Automating LLVM Refactoring

Intro

I like automation. I mean, I really like automation.

For me, it is the fundamental purpose of computing. It’s one of the main reasons behind my choice of OS and software, and why I love open source so much.

It’s why I use Linux. It’s why I like to write code in Neovim. It’s why, other than the browser, almost all the apps I use live in the terminal.

There’s nothing more satisfying than successfully automating something and seeing how much time it saved me. I feel really cool when I do that too (:

In this small article, I’d like to talk about some of the situations I’ve automated and some of the tools that facilitate this urge to automate everything.

I also plan on writing another related article that covers more of the CLI and TUI tools I use that helps me automate.

LLVM

There’s a refactoring going on in LLVM right now (RFC). I won’t go into all the details, but it basically involves moving files around, modifying function signatures, and editing dependencies in CMake and Bazel.

Here’s an example of how the refactoring is done with fabsf:

Extract the implementation from libc/src/math/generic/fabsf.cpp into libc/src/__support/math/fabsf.h
Rewrite the original .cpp to just call the new header-only version
Create a shared wrapper at libc/shared/math/fabsf.h
Add the include to libc/shared/math.h
Update libc/src/__support/math/CMakeLists.txt with the new header library target
Update libc/src/math/generic/CMakeLists.txt to depend on the new support target
Update the Bazel BUILD.bazel file with the support library and math function deps
Add a test case to libc/test/shared/shared_math_test.cpp (this is the only step requiring knowledge about the actual function being refactored)

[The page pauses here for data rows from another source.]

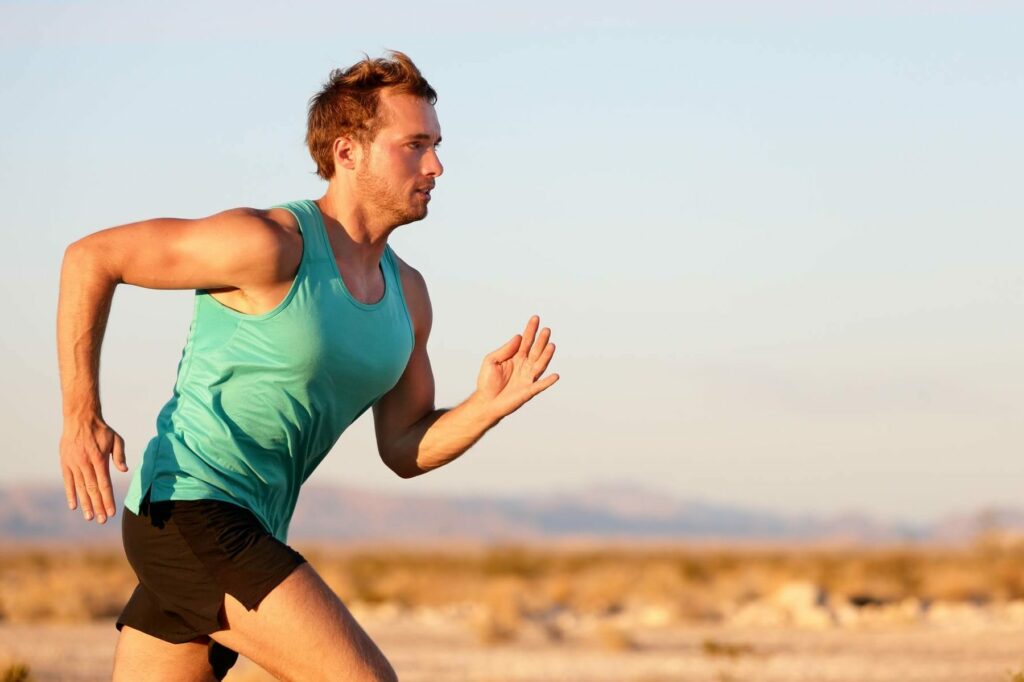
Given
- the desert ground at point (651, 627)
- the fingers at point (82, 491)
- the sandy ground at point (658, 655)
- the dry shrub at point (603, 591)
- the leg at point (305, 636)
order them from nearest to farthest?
the leg at point (305, 636), the fingers at point (82, 491), the sandy ground at point (658, 655), the desert ground at point (651, 627), the dry shrub at point (603, 591)

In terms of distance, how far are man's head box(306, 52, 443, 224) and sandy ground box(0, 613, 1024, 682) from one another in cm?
717

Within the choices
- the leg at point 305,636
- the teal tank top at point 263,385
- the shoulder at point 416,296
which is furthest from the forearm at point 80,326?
the shoulder at point 416,296

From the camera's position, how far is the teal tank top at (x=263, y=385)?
207 inches

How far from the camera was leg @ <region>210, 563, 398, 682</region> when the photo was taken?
195 inches

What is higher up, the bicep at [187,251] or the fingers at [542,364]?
the bicep at [187,251]

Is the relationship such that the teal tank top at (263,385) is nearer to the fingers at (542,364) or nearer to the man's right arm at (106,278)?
the man's right arm at (106,278)

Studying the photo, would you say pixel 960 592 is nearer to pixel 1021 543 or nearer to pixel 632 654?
pixel 632 654

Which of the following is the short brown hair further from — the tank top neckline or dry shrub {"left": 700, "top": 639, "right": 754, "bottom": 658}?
dry shrub {"left": 700, "top": 639, "right": 754, "bottom": 658}

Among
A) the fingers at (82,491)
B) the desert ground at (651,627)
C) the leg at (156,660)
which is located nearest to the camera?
the fingers at (82,491)

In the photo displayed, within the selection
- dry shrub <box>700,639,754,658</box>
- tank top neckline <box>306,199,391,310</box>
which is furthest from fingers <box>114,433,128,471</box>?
dry shrub <box>700,639,754,658</box>

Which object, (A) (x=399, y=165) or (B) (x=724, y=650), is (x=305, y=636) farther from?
(B) (x=724, y=650)

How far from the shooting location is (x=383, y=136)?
5.67 meters

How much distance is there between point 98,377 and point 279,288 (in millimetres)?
629

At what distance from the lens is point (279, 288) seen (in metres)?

There are more than 400 functions that need to be refactored.

Initially, each function was picked up by someone doing their first one. Mistakes were natural. PRs were reviewed one to three times, and after each merge, all other PRs had to be rebased.

You can imagine how much time this took.

Progress so far:

Weeks 1-2: 7 functions merged (25 pending that still needed reviewing and rebasing)

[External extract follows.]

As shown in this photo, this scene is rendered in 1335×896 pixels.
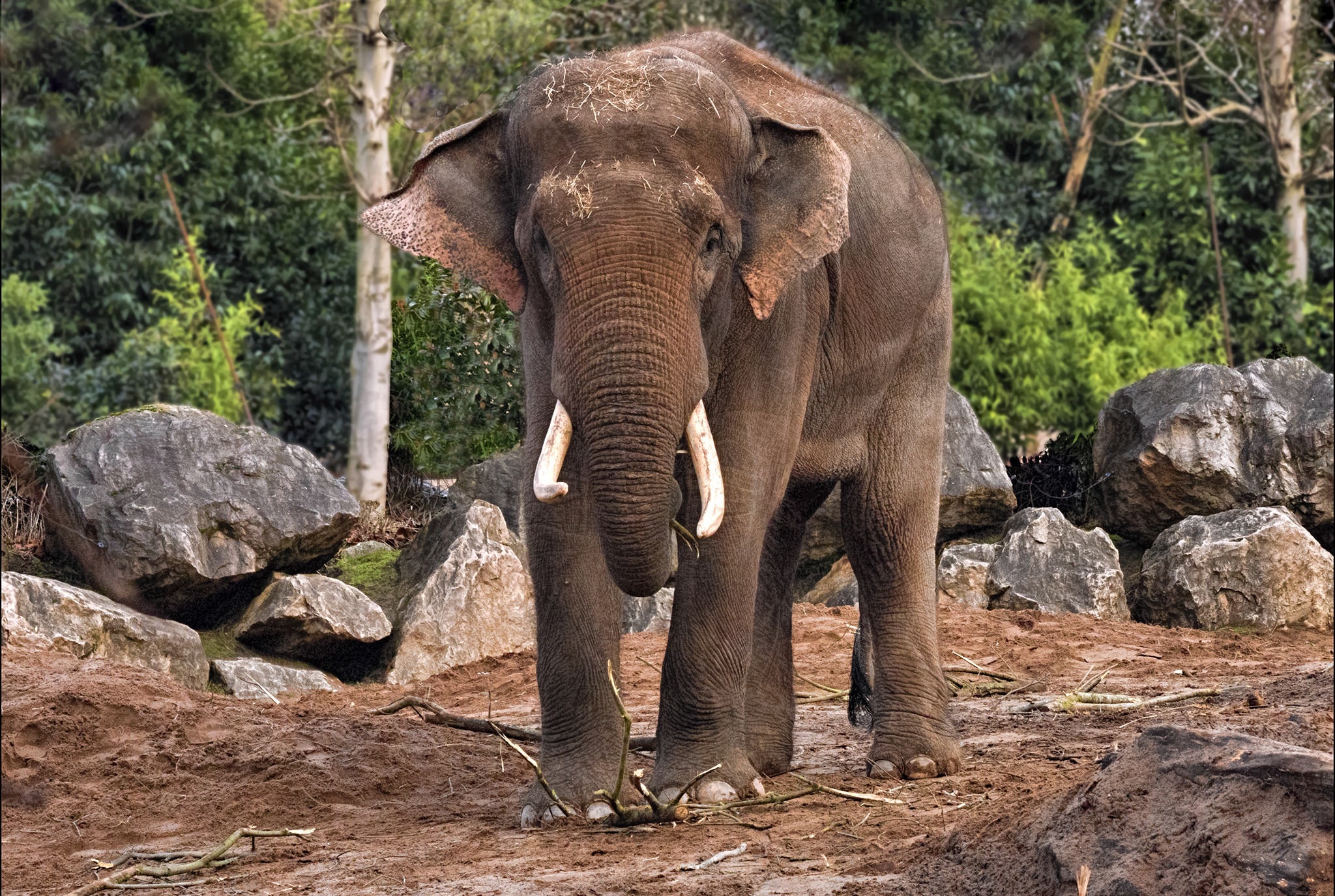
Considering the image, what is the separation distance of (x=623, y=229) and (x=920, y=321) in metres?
2.39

Weeks 3-4: 27 functions merged (24 pending)

Even though it got faster, it still felt slow. At that pace, refactoring could easily take 2-3 months.

After two of my manual PRs got merged, I was already bored. I didn’t want to keep doing this manually.

But I realized most of these operations could be automated which is a much more interesting problem.

Treesitter and Regex

I wrote the tool in Rust since I wanted more experience with it (Python might have been easier, though).

The main tool behind the refactoring was Tree-sitter.

I first learned about Tree-sitter when I started using Neovim. Back then, I thought it was just a fancy way to do syntax highlighting. It’s much more than that.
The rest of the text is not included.